* [Document excerpt]

Leaky bucket algorithm implemented on Redis and PHP

One of the biggest problems of web development are programmers not fully aware of the infrastructure they work with. An average PHP developer will not know about the limitations the infrastructure has, the maximum number of connections the web site can handle, etc. The PHP developer just programs on PHP, refreshes the page, runs the unit tests, and if everything is OK, considers his work as finished. However once the application is deployed, everything starts to depend on the actual infrastructure.

In many cases the pages will not be ready to handle an excessive amount of traffic; and will noticeably degrade service quality under heavy -and not so heavy- loads. For example with hihgly used APIs by external developers -who could not be aware of what caching means-, or when the site is attacked by scrapers who want to populate their site with your data, or a botnet.

This is a recurrent problem we have at my office; thus I’ve proposed to start using the well known leaky bucket system to protect our sites from scrapers. My manager liked the initiative, but he wanted to apply it at the infrastructure level and not in the application level. Even when I strongly agree with that as a definitive solution, I think there’s no reason to implement the whole thing at the infrastructure level without knowing how bad is the current situation. What would we say? “Block all IPs making more than X amount of request per minute?” Yes, that’s the idea,but what would be that X?

* [Parts of the exercise]
A: Translate this sentence from the leaky bucket article into Spanish: "My manager liked the initiative, but he wanted to apply it at the infrastructure level and not in the application level."
B: Reproduce the leaky bucket article word for word, everything from "One of the biggest" down to "the actual infrastructure.".

* [Given information]

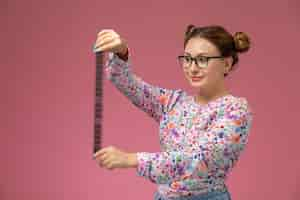 Foto gratuita vista frontal joven hermosa mujer en camisa de flor diseñada y jeans sosteniendo cinta de cine vieja en el fondo rosa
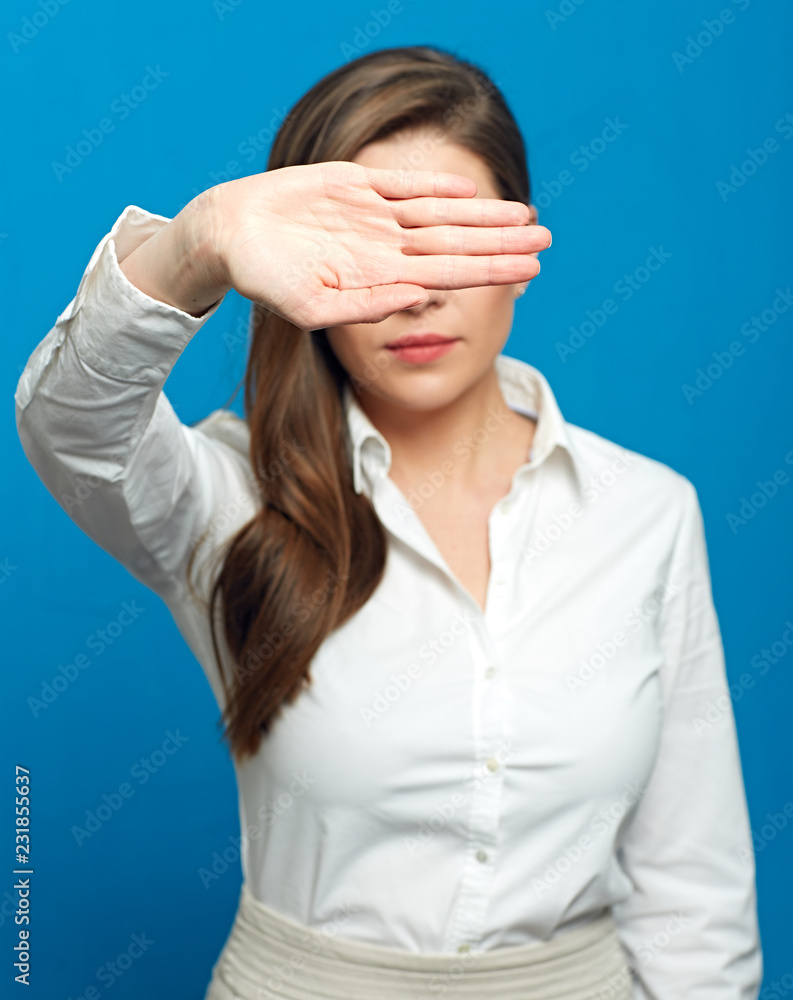 Woman showing stop symbol with outstratched hand and closed eyes Woman showing stop symbol with outstratched hand and closed eyes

* [Results of the tasks]
A: A mi jefe le gustó la iniciativa, pero quería aplicarla en el nivel de la infraestructura y no en el nivel de la aplicación.

B:
One of the biggest problems of web development are programmers not fully aware of the infrastructure they work with. An average PHP developer will not know about the limitations the infrastructure has, the maximum number of connections the web site can handle, etc. The PHP developer just programs on PHP, refreshes the page, runs the unit tests, and if everything is OK, considers his work as finished. However once the application is deployed, everything starts to depend on the actual infrastructure.